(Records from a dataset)
"""

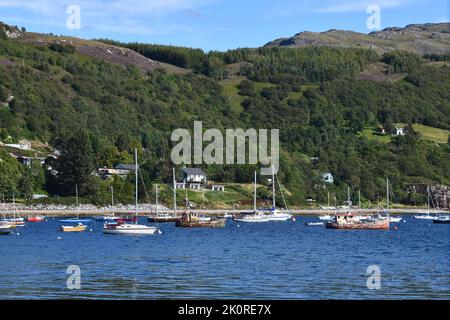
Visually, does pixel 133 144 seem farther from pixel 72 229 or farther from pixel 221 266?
pixel 221 266

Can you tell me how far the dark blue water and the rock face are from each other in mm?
88771

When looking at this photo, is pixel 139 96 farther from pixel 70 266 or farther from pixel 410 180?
pixel 70 266

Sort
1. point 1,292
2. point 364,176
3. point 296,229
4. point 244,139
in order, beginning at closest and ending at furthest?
point 1,292 < point 296,229 < point 364,176 < point 244,139

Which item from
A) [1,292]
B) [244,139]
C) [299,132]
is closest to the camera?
[1,292]

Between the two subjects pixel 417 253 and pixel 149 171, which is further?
pixel 149 171

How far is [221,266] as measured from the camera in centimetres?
4688

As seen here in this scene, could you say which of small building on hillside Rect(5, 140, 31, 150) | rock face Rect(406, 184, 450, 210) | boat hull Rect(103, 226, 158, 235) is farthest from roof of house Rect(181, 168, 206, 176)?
boat hull Rect(103, 226, 158, 235)

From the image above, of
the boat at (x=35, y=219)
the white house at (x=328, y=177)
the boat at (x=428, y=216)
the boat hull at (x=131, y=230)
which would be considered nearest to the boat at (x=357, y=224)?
the boat hull at (x=131, y=230)

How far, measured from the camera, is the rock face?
166625mm

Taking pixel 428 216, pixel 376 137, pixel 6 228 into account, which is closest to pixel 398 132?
pixel 376 137

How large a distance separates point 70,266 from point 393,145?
146m

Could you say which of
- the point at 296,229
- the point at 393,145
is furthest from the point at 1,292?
the point at 393,145

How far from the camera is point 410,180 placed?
170 metres

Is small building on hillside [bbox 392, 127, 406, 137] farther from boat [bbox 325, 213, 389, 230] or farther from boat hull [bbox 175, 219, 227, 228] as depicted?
boat hull [bbox 175, 219, 227, 228]
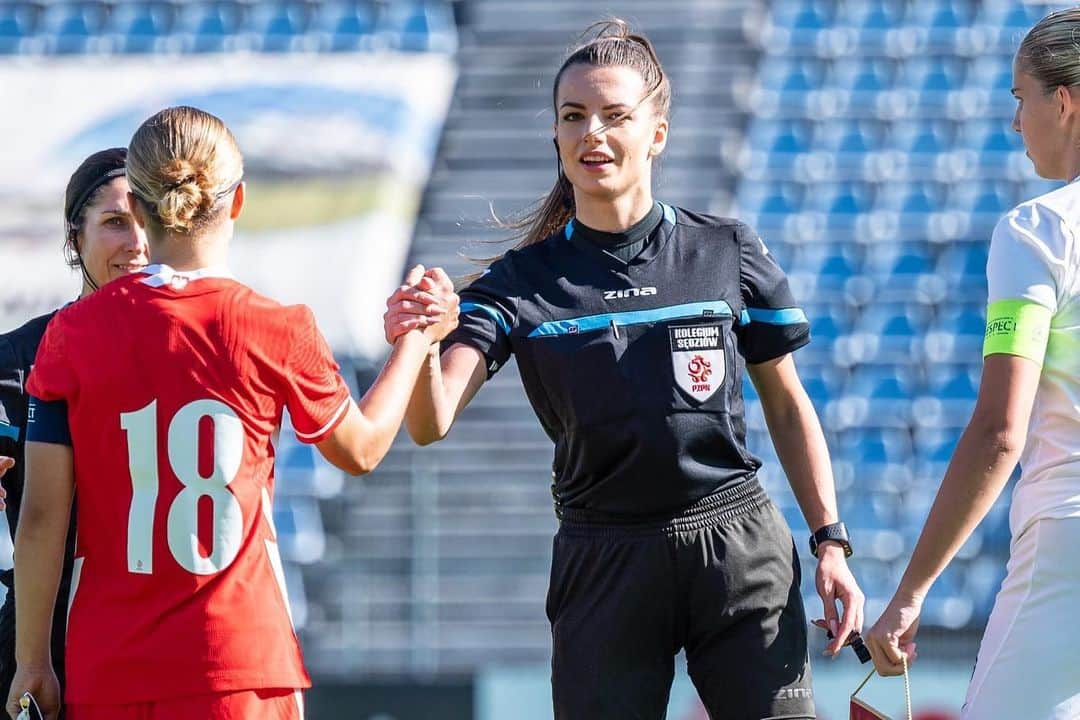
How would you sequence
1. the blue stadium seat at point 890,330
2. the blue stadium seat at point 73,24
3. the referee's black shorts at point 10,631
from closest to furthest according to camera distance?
the referee's black shorts at point 10,631, the blue stadium seat at point 890,330, the blue stadium seat at point 73,24

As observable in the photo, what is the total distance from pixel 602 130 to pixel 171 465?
1108 millimetres

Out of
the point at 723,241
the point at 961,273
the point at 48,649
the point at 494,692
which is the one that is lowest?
the point at 494,692

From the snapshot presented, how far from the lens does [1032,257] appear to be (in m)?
2.39

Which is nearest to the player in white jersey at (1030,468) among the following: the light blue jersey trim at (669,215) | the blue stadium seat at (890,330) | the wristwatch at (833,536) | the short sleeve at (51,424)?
the wristwatch at (833,536)

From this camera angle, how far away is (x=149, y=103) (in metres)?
10.2

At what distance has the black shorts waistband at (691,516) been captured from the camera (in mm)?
2779

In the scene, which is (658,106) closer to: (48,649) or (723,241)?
(723,241)

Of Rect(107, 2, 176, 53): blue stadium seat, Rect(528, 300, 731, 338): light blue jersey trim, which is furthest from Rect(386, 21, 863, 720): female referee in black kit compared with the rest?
Rect(107, 2, 176, 53): blue stadium seat

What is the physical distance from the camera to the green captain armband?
2.38m

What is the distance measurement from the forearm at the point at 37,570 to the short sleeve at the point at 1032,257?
5.04ft

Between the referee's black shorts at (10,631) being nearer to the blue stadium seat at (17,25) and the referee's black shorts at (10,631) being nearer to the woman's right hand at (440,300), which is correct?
the woman's right hand at (440,300)

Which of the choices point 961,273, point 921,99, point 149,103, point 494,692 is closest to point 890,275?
point 961,273

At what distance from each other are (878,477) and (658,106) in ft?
20.3

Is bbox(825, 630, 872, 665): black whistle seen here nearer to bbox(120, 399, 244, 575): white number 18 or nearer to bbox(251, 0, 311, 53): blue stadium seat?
bbox(120, 399, 244, 575): white number 18
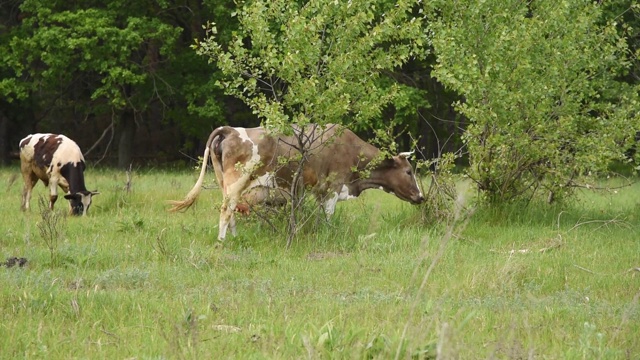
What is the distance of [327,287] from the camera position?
29.2 ft

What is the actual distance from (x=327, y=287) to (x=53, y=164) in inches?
350

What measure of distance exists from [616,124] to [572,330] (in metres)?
7.47

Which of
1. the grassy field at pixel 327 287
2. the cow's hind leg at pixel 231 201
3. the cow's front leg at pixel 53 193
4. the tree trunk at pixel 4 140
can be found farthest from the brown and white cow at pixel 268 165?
the tree trunk at pixel 4 140

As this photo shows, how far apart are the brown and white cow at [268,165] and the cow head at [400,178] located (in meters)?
0.89

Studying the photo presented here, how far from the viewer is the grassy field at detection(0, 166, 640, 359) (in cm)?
614

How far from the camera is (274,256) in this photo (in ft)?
35.5

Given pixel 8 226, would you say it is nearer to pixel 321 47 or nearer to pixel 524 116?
pixel 321 47

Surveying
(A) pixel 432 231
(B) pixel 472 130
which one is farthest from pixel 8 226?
(B) pixel 472 130

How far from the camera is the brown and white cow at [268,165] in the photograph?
12.3m

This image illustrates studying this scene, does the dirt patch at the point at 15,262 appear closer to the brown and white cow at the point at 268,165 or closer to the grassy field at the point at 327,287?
the grassy field at the point at 327,287

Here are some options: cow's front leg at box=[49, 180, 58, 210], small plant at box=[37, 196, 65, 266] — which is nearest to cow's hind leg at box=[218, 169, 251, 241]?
small plant at box=[37, 196, 65, 266]

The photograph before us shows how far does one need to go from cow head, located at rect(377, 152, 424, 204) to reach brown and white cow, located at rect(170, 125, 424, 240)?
0.89 metres

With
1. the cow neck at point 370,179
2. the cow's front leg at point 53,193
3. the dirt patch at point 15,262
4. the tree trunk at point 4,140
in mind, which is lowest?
the tree trunk at point 4,140

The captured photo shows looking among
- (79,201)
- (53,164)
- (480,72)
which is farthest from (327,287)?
(53,164)
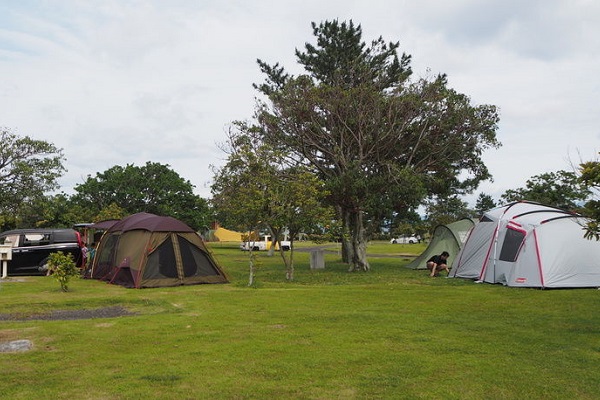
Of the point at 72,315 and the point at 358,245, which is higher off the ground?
the point at 358,245

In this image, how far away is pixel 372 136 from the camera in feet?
79.2

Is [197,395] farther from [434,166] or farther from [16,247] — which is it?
[434,166]

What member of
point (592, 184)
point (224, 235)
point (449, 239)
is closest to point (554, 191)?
point (449, 239)

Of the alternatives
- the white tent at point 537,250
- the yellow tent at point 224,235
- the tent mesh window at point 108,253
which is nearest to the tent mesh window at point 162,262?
the tent mesh window at point 108,253

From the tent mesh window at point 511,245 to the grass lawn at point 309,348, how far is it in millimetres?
3206

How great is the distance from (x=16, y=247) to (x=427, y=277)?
16.3 metres

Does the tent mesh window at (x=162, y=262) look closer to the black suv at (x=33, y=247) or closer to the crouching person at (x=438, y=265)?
the black suv at (x=33, y=247)

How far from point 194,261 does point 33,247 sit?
806 cm

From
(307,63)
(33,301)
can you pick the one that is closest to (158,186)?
(307,63)

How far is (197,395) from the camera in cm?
563

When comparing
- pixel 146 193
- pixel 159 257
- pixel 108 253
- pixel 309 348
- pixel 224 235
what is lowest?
pixel 309 348

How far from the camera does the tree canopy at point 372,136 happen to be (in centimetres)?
2322

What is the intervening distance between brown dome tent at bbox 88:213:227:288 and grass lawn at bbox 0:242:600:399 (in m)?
3.05

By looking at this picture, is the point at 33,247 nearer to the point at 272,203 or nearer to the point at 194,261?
the point at 194,261
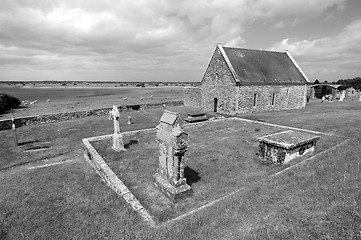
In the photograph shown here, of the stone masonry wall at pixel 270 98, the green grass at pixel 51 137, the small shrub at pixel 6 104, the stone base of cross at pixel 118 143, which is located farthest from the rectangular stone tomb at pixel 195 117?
the small shrub at pixel 6 104

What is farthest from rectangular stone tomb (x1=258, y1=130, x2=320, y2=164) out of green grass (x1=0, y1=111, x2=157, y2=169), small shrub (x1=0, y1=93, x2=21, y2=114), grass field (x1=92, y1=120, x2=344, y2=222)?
small shrub (x1=0, y1=93, x2=21, y2=114)

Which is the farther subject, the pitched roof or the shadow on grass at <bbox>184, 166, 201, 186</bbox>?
the pitched roof

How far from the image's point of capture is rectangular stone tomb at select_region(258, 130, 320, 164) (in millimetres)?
8797

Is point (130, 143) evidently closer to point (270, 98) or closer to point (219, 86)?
point (219, 86)

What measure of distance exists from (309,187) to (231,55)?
2212cm

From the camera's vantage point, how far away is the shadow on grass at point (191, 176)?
8078 millimetres

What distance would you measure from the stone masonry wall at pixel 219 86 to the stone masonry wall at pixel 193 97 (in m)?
2.78

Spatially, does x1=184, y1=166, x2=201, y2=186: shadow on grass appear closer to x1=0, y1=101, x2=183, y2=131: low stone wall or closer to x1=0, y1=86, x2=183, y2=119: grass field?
x1=0, y1=101, x2=183, y2=131: low stone wall

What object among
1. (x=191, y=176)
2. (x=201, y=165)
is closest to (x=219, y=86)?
(x=201, y=165)

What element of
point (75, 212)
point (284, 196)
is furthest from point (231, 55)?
point (75, 212)

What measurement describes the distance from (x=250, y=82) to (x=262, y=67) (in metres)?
4.48

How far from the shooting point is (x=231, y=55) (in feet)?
83.0

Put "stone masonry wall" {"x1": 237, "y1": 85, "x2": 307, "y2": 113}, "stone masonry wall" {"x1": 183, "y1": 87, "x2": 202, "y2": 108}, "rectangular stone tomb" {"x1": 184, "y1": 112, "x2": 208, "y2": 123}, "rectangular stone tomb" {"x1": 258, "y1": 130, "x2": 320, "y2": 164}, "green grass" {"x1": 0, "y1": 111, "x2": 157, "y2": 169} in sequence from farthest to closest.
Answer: "stone masonry wall" {"x1": 183, "y1": 87, "x2": 202, "y2": 108}, "stone masonry wall" {"x1": 237, "y1": 85, "x2": 307, "y2": 113}, "rectangular stone tomb" {"x1": 184, "y1": 112, "x2": 208, "y2": 123}, "green grass" {"x1": 0, "y1": 111, "x2": 157, "y2": 169}, "rectangular stone tomb" {"x1": 258, "y1": 130, "x2": 320, "y2": 164}

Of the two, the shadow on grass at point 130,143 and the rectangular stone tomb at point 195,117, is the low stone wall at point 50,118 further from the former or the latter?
the shadow on grass at point 130,143
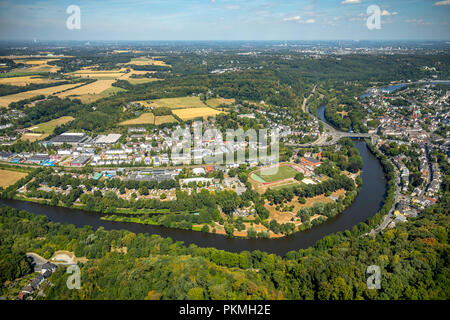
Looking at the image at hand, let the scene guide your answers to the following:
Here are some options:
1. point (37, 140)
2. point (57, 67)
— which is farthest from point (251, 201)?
point (57, 67)

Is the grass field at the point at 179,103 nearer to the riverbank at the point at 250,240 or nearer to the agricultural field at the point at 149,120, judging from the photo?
the agricultural field at the point at 149,120

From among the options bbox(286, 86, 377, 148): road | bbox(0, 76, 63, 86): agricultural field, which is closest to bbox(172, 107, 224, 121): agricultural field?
bbox(286, 86, 377, 148): road

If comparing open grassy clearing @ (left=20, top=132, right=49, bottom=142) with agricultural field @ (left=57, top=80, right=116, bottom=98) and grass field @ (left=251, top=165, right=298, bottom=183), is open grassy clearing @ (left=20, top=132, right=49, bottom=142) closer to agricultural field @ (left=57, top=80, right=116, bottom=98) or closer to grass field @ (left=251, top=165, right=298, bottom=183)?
agricultural field @ (left=57, top=80, right=116, bottom=98)

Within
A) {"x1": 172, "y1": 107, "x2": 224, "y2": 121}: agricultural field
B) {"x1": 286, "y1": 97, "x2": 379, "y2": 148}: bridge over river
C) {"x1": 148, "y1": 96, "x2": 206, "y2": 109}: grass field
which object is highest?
{"x1": 148, "y1": 96, "x2": 206, "y2": 109}: grass field

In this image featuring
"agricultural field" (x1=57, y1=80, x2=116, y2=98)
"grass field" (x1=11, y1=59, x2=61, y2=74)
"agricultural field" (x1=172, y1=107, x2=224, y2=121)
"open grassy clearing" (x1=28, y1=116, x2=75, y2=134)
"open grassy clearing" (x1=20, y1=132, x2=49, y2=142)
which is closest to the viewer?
"open grassy clearing" (x1=20, y1=132, x2=49, y2=142)

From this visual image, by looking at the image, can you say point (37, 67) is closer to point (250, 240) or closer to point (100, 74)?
point (100, 74)

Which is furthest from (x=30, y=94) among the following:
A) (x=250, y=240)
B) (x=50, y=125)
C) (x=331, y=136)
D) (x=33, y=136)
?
(x=331, y=136)

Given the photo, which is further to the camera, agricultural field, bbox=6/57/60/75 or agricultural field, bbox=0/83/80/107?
agricultural field, bbox=6/57/60/75

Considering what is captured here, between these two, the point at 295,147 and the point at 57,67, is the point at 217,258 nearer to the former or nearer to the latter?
the point at 295,147
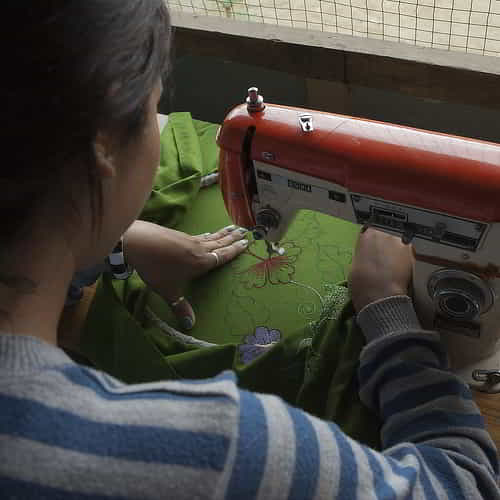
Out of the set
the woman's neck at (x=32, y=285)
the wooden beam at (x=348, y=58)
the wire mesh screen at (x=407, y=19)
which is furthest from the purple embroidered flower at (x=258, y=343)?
the wire mesh screen at (x=407, y=19)

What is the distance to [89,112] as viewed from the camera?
425mm

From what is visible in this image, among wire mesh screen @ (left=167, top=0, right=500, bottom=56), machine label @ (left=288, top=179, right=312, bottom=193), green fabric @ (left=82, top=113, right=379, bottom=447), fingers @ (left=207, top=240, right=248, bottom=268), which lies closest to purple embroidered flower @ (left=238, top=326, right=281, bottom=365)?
green fabric @ (left=82, top=113, right=379, bottom=447)

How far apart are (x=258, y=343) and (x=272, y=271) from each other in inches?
5.5

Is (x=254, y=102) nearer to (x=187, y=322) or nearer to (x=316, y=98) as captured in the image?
(x=187, y=322)

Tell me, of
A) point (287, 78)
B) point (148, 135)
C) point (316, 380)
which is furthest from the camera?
point (287, 78)

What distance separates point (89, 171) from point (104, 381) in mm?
160

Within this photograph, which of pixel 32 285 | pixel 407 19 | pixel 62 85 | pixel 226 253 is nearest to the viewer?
pixel 62 85

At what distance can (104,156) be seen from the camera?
0.46 meters

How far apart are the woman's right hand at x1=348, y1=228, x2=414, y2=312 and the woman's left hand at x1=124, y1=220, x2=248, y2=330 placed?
0.27 metres

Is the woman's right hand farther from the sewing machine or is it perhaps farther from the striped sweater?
the striped sweater

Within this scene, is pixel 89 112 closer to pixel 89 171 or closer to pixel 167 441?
pixel 89 171

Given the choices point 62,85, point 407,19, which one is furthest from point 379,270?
point 407,19

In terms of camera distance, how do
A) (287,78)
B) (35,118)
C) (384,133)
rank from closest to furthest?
(35,118), (384,133), (287,78)

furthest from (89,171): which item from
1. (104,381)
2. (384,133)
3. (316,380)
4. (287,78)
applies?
(287,78)
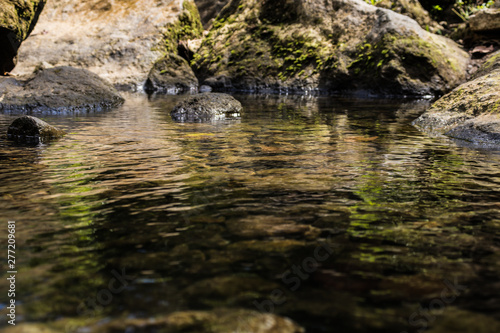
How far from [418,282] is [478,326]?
0.37 meters

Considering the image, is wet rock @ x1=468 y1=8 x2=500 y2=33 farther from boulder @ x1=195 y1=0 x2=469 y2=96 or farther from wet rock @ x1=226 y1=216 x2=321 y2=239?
wet rock @ x1=226 y1=216 x2=321 y2=239

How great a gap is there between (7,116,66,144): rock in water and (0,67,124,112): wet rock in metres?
4.10

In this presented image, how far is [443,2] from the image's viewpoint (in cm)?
2067

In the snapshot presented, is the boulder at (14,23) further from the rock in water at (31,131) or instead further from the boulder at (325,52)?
the boulder at (325,52)

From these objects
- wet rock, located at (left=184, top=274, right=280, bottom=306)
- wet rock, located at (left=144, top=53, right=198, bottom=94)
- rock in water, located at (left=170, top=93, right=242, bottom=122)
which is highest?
wet rock, located at (left=144, top=53, right=198, bottom=94)

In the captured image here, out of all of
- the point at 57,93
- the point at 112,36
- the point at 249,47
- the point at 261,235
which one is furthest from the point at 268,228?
the point at 112,36

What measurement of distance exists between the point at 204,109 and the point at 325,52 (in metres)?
9.36

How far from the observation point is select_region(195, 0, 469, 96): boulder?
1436 cm

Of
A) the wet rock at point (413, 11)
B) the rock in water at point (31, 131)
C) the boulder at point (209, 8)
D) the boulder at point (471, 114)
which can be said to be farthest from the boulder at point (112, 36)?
the boulder at point (471, 114)

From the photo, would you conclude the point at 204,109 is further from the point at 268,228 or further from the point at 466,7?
the point at 466,7

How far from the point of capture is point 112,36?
806 inches

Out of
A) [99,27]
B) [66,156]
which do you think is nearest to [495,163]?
[66,156]

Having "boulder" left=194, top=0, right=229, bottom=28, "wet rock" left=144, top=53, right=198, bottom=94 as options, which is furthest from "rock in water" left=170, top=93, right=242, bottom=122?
"boulder" left=194, top=0, right=229, bottom=28

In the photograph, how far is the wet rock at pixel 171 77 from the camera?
18.2 m
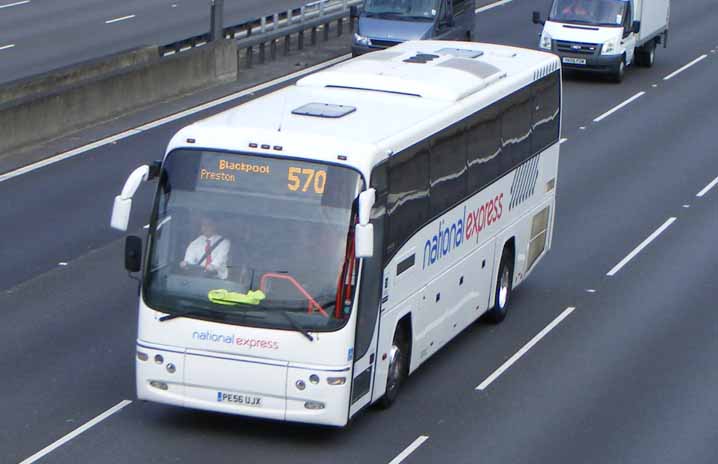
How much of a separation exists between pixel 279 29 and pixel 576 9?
24.2ft

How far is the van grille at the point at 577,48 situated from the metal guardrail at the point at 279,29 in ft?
20.0

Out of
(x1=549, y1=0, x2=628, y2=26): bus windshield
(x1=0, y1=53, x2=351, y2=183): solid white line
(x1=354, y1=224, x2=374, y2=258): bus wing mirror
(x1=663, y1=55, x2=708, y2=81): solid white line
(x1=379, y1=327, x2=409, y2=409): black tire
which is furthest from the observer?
(x1=663, y1=55, x2=708, y2=81): solid white line

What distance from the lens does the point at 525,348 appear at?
Result: 1703 cm

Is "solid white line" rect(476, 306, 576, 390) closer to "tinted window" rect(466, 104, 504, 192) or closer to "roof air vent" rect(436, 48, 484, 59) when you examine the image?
"tinted window" rect(466, 104, 504, 192)

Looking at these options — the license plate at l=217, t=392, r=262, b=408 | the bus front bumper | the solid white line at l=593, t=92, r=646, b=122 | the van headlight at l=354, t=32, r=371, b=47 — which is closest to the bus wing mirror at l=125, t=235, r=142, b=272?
the bus front bumper

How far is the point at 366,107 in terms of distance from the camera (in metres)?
15.0

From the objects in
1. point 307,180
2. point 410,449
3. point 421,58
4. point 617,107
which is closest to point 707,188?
point 617,107

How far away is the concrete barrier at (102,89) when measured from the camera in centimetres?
2620

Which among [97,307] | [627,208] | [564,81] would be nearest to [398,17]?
[564,81]

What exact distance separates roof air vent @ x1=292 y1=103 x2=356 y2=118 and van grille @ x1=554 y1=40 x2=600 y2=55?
21.9 m

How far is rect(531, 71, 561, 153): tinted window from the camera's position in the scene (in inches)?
739

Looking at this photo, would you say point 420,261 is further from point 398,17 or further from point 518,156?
point 398,17

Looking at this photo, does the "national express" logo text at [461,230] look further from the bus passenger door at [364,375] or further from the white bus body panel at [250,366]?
the white bus body panel at [250,366]

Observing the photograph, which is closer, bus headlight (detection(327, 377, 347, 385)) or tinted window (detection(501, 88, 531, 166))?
bus headlight (detection(327, 377, 347, 385))
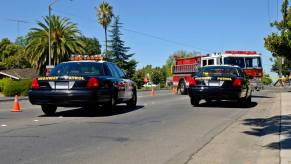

"""

» Exercise requirements: Locate each line of the listing that contains the word "face", and copy those lines out.

» Response for this exercise:
Can you tell me how far the dark blue water and the rock face are from each other in mm?
As seen here in this scene, could you say which of small building on hillside Rect(5, 140, 31, 150) | rock face Rect(406, 184, 450, 210) | boat hull Rect(103, 226, 158, 235) is farthest from roof of house Rect(181, 168, 206, 176)?
How far, measured from the camera, is the rock face?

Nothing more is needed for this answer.